Pour finir, évidemment le vert. Celui, paisible et frais, des forêts de fougères qu’il prête à Ales Stenar d’Yves Bonnefoy, à Aimance d’Abdelkébir Khatibi et qu’il appose sur ses propres Paysages à revers. Ces motifs végétaux accompagnent une bonne partie des ouvrages disposés dans l’exposition, faisant néanmoins varier les formes : de la plante solitaire qui accompagne un sonnet de Pétrarque – dans l’anthologie traduite par Yves Bonnefoy, Je vois sans yeux et sans bouche je crie – à la fougère de Semper dolens, qui se déploie dans un vert profond et aquatique et semble danser sur la page comme une algue.

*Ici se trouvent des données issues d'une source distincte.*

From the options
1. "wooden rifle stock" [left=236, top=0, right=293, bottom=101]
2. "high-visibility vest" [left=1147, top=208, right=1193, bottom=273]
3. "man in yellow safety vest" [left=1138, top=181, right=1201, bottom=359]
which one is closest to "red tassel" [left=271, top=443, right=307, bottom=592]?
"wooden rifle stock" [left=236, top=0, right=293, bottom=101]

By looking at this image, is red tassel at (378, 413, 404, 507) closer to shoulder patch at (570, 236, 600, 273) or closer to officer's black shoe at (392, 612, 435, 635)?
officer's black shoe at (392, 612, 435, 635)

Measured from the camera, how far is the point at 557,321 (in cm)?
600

Enfin, une dernière vitrine présente quelques livres précieux et rares aux formats parfois inhabituels, comme le petit accordéon peint à seize faces intitulé Légendes. Le chemin se termine donc avec des touches d’un bleu abyssal et irisé sur les pages du recueil de Titus-Carmel, Horizon d’attente, et dans L’Après-midi à Ugarit de Salah Stétié.

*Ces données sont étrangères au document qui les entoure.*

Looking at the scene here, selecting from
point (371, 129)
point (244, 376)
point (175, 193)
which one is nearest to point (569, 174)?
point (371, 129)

Cette question du cheminement dans la couleur était précisément la première adressée par Jérôme Thélot à Gérard Titus-Carmel lors de la rencontre « De vive voix » du 23 novembre 2023. Jérôme Thélot, revenant à sa découverte de l’œuvre de Titus-Carmel lors de l’exposition qui lui fut consacrée au Centre Beaubourg en 1978, remarquait la distance parcourue par l’artiste au fil de sa carrière : l’œuvre de jeunesse, noire, sombre, les « abstractions d’objets qui n’en sont pas », cède aujourd’hui devant le plein de la couleur, ses nuances, ses évocations, sa matérialité – sa sensualité même. L’occasion pour Gérard Titus-Carmel de revenir sur son initiation aux images, et de nous confier qu’elles ont toujours été présentes à lui dans le voisinage des mots de la littérature. D’abord, le jaune et les couleurs vives des livres de poche, découverte tardive au hasard d’une librairie et qui deviendrait bien vite une passion : les paysages imaginaires de Faulkner, dans Le Bruit et la Fureur, et de Gogol avec Les Ames mortes, manifestant l’évidence d’une carrière à venir qui consisterait à travailler les formes et la matière, à composer des images. S’ensuivent les premières expériences picturales : les premiers essais à la peinture Cobra, les visites au Musée du Louvre, puis au Musée d’Art moderne, la révélation du surréalisme à travers les tableaux de Francis Picabia, Max Ernst et Yves Tanguy, la peur d’être « trahi » par cet art dont il s’est pris à soupçonner l’obsolescence, et quelques échanges parfois cocasses avec André Breton. Gérard Titus-Carmel a surtout saisi ces questions pour revenir sur l’évolution de ses goûts et l’ajout, au fil du temps et des œuvres, de nouvelles influences. Il a notamment confié avoir commencé par douter, dans sa jeunesse, de la franchise de ce qu’il estimait être les agents d’un « bon goût français » – Matisse, Valéry, Ravel – le doute se dissipant et se reformant finalement en une solide admiration, une impression de fraternité artistique.